## Passage provided
________________________________________

The EU has an ambitious strategy for rail: the creation of a single, efficient and competitive market for rail throughout Europe. It aims to achieve this through:
- Opening rail markets;
- Promoting competition;
- Tackling barriers to market entry;
- Harmonisation of technical specifications (interoperability);
- Harmonisation of safety standards and certification.
The European Commission has put forward several legislative "packages"– successive steps towards a common legal framework for infrastructure management and operations.
ORR's involvement in European policy has two main elements:
- Influencing the formation of EU law, so that the best possible result is achieved for the UK rail industry
- Implementation of EU law, in the best way for the UK.
So far we have had success in achieving EU legislation that is compatible with the UK model, and implementation has not been disruptive for the UK rail industry.
The First Railway Package
The First Railway Package, adopted by the European Commission in 2001, is an important suite of European Directives. It is designed to:
- open the international rail freight market;
- establish a general framework for the development of European railways, and clarify the formal relationship between the State and the infrastructure manager on the one hand, and between the infrastructure manager and railway undertakings (train operators) on the other hand (Directive 2001/12/EC);
- set out the conditions that freight operators must meet in order to be granted a licence to operate services on the European rail network (Directive 2001/13/EC);
- introduce a defined policy for capacity allocation and infrastructure charging (Directive 2001/14/EC).
How the first package was implemented
The first railway package was implemented in the UK in November 2005 by:
- The Railways Infrastructure (Access and Management) Regulations 2005.
- The Railways (Licensing of Railway Undertakings) Regulations 2005.
ORR is the economic regulatory body for the UK, pursuant to Article 30 of Directive 2001/14/EC.
The Second Railway Package
The Second Railway Package was adopted by the European Commission in 2004. Its aim is to create a legally and technically integrated European railway area. The package contains four pieces of legislation and a recommendation:
- Directive 2004/49/EC (the Railway Safety Directive, now amended by Directive 2008/110/EC) develops a common approach to rail safety. It lays down a clear procedure for granting the safety certificates which every railway company must obtain before it can run trains on the European network and harmonises safety levels across Europe by, among other things; specifying what infrastructure managers need to do in order to receive safety authorisation;
- Directive 2004/50/EC which amended Directives 96/48 and 2001/16 on the interoperability of the European high speed and conventional rail systems respectively and now updated by Directive 2008/57/EC (the Interoperability Directive) harmonises and clarifies interoperability requirements;
- Directive 2004/51/EC opens up both national and international freight services on the entire European network from 1 January 2007;
- Regulation (EC) 881/2004 (now amended by Regulation 1335/2008) sets up an effective steering body, the European Railway Agency, to co-ordinate groups of technical experts seeking common solutions on safety and interoperability; and
- A recommendation covering the accession of the European Community to the Intergovernmental Organisation for International Carriage by Rail (COTIF).
How the second package was implemented
The Second Railway Package was implemented in the UK in 2006 by:
- The Railways and Other Guided Transport Systems (Safety Regulations) 2006 (ROGS).
- The Railways (Interoperability) Regulations 2006.
- The Railways (Access to Training Services) Regulations 2006.
The accession to COTIF is currently being implemented.

________________________________________

## Task set
1. Answer these questions from the passage on EU rail legislation, putting each answer on its own line with the matching letter.
(a) In what year did the European Commission adopt the First Railway Package?
(b) In what month and year was the First Railway Package implemented in the UK?
(c) What steering body does Regulation (EC) 881/2004 set up?
2. For each statement below, say whether it agrees with the passage on EU rail legislation. Give yes or no and quote the words from the passage that decide it.
(a) The Second Railway Package contains four pieces of legislation and a recommendation.
(b) The Second Railway Package was implemented in the UK in 2004.
(c) Directive 2004/51/EC opens up freight services on the entire European network from 1 January 2007.
3. Pick up the passage on EU rail legislation after its final sentence and continue it.

## Supplied data
________________________________________

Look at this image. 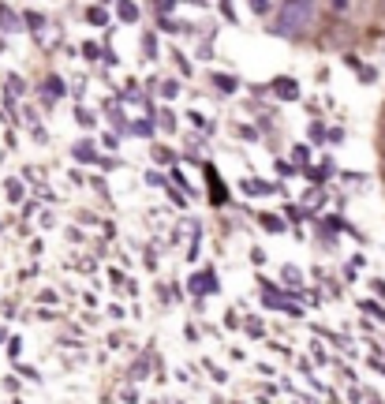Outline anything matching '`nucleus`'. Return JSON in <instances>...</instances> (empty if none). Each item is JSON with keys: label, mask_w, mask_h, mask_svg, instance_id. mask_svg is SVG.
<instances>
[{"label": "nucleus", "mask_w": 385, "mask_h": 404, "mask_svg": "<svg viewBox=\"0 0 385 404\" xmlns=\"http://www.w3.org/2000/svg\"><path fill=\"white\" fill-rule=\"evenodd\" d=\"M314 16V0H281L277 11V30L281 34H299Z\"/></svg>", "instance_id": "1"}, {"label": "nucleus", "mask_w": 385, "mask_h": 404, "mask_svg": "<svg viewBox=\"0 0 385 404\" xmlns=\"http://www.w3.org/2000/svg\"><path fill=\"white\" fill-rule=\"evenodd\" d=\"M120 16H124V19H135L139 11H135V4H120Z\"/></svg>", "instance_id": "2"}, {"label": "nucleus", "mask_w": 385, "mask_h": 404, "mask_svg": "<svg viewBox=\"0 0 385 404\" xmlns=\"http://www.w3.org/2000/svg\"><path fill=\"white\" fill-rule=\"evenodd\" d=\"M344 4H348V0H333V8H344Z\"/></svg>", "instance_id": "3"}, {"label": "nucleus", "mask_w": 385, "mask_h": 404, "mask_svg": "<svg viewBox=\"0 0 385 404\" xmlns=\"http://www.w3.org/2000/svg\"><path fill=\"white\" fill-rule=\"evenodd\" d=\"M381 8H385V0H381Z\"/></svg>", "instance_id": "4"}]
</instances>
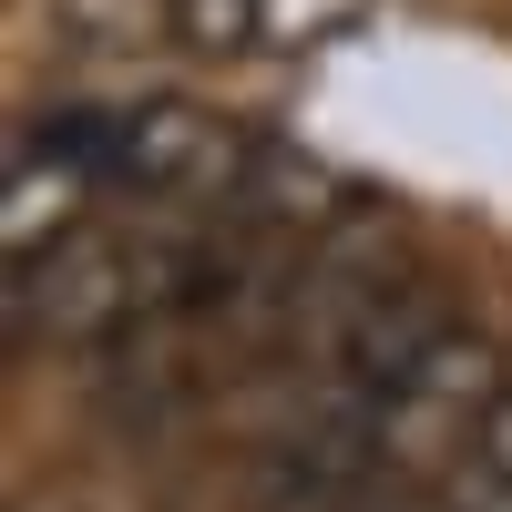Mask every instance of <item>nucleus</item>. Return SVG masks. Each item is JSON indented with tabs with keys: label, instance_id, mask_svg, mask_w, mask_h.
Listing matches in <instances>:
<instances>
[{
	"label": "nucleus",
	"instance_id": "1",
	"mask_svg": "<svg viewBox=\"0 0 512 512\" xmlns=\"http://www.w3.org/2000/svg\"><path fill=\"white\" fill-rule=\"evenodd\" d=\"M226 267H205L195 246L164 236H113V226H72L62 246H41L11 267V328L21 338H72V349H103L123 328H154L185 297H216Z\"/></svg>",
	"mask_w": 512,
	"mask_h": 512
},
{
	"label": "nucleus",
	"instance_id": "2",
	"mask_svg": "<svg viewBox=\"0 0 512 512\" xmlns=\"http://www.w3.org/2000/svg\"><path fill=\"white\" fill-rule=\"evenodd\" d=\"M246 164H256V144L236 134L226 113H205V103H185V93H154V103L123 113V164H113V185L164 195V205H236Z\"/></svg>",
	"mask_w": 512,
	"mask_h": 512
},
{
	"label": "nucleus",
	"instance_id": "3",
	"mask_svg": "<svg viewBox=\"0 0 512 512\" xmlns=\"http://www.w3.org/2000/svg\"><path fill=\"white\" fill-rule=\"evenodd\" d=\"M451 328H461V318L410 277V287H390L379 308H359L349 328H338V369H349V390H359V400H410V390H420V369L441 359V338H451Z\"/></svg>",
	"mask_w": 512,
	"mask_h": 512
},
{
	"label": "nucleus",
	"instance_id": "4",
	"mask_svg": "<svg viewBox=\"0 0 512 512\" xmlns=\"http://www.w3.org/2000/svg\"><path fill=\"white\" fill-rule=\"evenodd\" d=\"M41 21L72 62H134L144 41H175V0H52Z\"/></svg>",
	"mask_w": 512,
	"mask_h": 512
},
{
	"label": "nucleus",
	"instance_id": "5",
	"mask_svg": "<svg viewBox=\"0 0 512 512\" xmlns=\"http://www.w3.org/2000/svg\"><path fill=\"white\" fill-rule=\"evenodd\" d=\"M236 205H246L256 226H318L328 205H338V185L318 175V164H297V154H256L246 185H236Z\"/></svg>",
	"mask_w": 512,
	"mask_h": 512
},
{
	"label": "nucleus",
	"instance_id": "6",
	"mask_svg": "<svg viewBox=\"0 0 512 512\" xmlns=\"http://www.w3.org/2000/svg\"><path fill=\"white\" fill-rule=\"evenodd\" d=\"M175 41L205 62L246 52V41H267V0H175Z\"/></svg>",
	"mask_w": 512,
	"mask_h": 512
},
{
	"label": "nucleus",
	"instance_id": "7",
	"mask_svg": "<svg viewBox=\"0 0 512 512\" xmlns=\"http://www.w3.org/2000/svg\"><path fill=\"white\" fill-rule=\"evenodd\" d=\"M359 21V0H267V41L277 52H318V41H338Z\"/></svg>",
	"mask_w": 512,
	"mask_h": 512
},
{
	"label": "nucleus",
	"instance_id": "8",
	"mask_svg": "<svg viewBox=\"0 0 512 512\" xmlns=\"http://www.w3.org/2000/svg\"><path fill=\"white\" fill-rule=\"evenodd\" d=\"M482 461H492V482L512 492V400H502V410L482 420Z\"/></svg>",
	"mask_w": 512,
	"mask_h": 512
},
{
	"label": "nucleus",
	"instance_id": "9",
	"mask_svg": "<svg viewBox=\"0 0 512 512\" xmlns=\"http://www.w3.org/2000/svg\"><path fill=\"white\" fill-rule=\"evenodd\" d=\"M338 512H431V502H420V492H369V482H359Z\"/></svg>",
	"mask_w": 512,
	"mask_h": 512
},
{
	"label": "nucleus",
	"instance_id": "10",
	"mask_svg": "<svg viewBox=\"0 0 512 512\" xmlns=\"http://www.w3.org/2000/svg\"><path fill=\"white\" fill-rule=\"evenodd\" d=\"M492 512H512V502H492Z\"/></svg>",
	"mask_w": 512,
	"mask_h": 512
}]
</instances>
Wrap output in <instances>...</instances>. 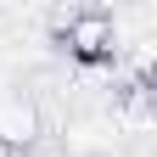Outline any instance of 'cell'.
I'll list each match as a JSON object with an SVG mask.
<instances>
[{
	"label": "cell",
	"mask_w": 157,
	"mask_h": 157,
	"mask_svg": "<svg viewBox=\"0 0 157 157\" xmlns=\"http://www.w3.org/2000/svg\"><path fill=\"white\" fill-rule=\"evenodd\" d=\"M62 45L78 67H112L124 56V34H118V17L101 6H84V11H67L62 17Z\"/></svg>",
	"instance_id": "cell-1"
},
{
	"label": "cell",
	"mask_w": 157,
	"mask_h": 157,
	"mask_svg": "<svg viewBox=\"0 0 157 157\" xmlns=\"http://www.w3.org/2000/svg\"><path fill=\"white\" fill-rule=\"evenodd\" d=\"M39 135H45V118H39V101L23 90H6L0 95V140H6L17 157H23Z\"/></svg>",
	"instance_id": "cell-2"
},
{
	"label": "cell",
	"mask_w": 157,
	"mask_h": 157,
	"mask_svg": "<svg viewBox=\"0 0 157 157\" xmlns=\"http://www.w3.org/2000/svg\"><path fill=\"white\" fill-rule=\"evenodd\" d=\"M0 157H17V151H11V146H6V140H0Z\"/></svg>",
	"instance_id": "cell-3"
}]
</instances>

________________________________________

## Responses in order
1.
(a) 2001
(b) November 2005
(c) The European Railway Agency

2.
(a) Yes: "The package contains four pieces of legislation and a recommendation"
(b) No: "The Second Railway Package was implemented in the UK in 2006"
(c) Yes: "opens up both national and international freight services on the entire European network from 1 January 2007"

3.
The Third Railway Package
The European Commission adopted a third package of measures on 26 September 2007, to open up international passenger services to competition within the EU by 2010. It consists of:
- Directive 2007/58/EC on the allocation of railway infrastructure capacity and the levying of charges for the use of railway infrastructure: envisages opening the market for international passenger services to competition from 1 January 2010;
- Directive 2007/59/EC on the certification of train drivers operating locomotives and trains on the railway system in the community: lays down conditions and procedures for the certification of train crews operating locomotives and trains; and
- Regulation 1371/2007 on rail passengers' rights and obligations: ensures basic rights for passengers, for example, with regard to insurance, ticketing, and for passengers with reduced mobility.
How the third package was implemented
Directive 2007/58/EC was implemented in June 2009 by:
ORR has published guidance on the assessment of new international passenger services which sets out how we would apply the 'principal purpose' and 'economic equilibrium' tests as provided for in the Regulations. PDF, 345 Kb
Directive 2007/59/EC was implemented in March 2010 by The Train Driving Licences and Certificates Regulations 2010 and Regulation 1371/2007 is implemented through The Rail Passengers' Right and Obligations Regulations 2010, effective from 25 June 2010.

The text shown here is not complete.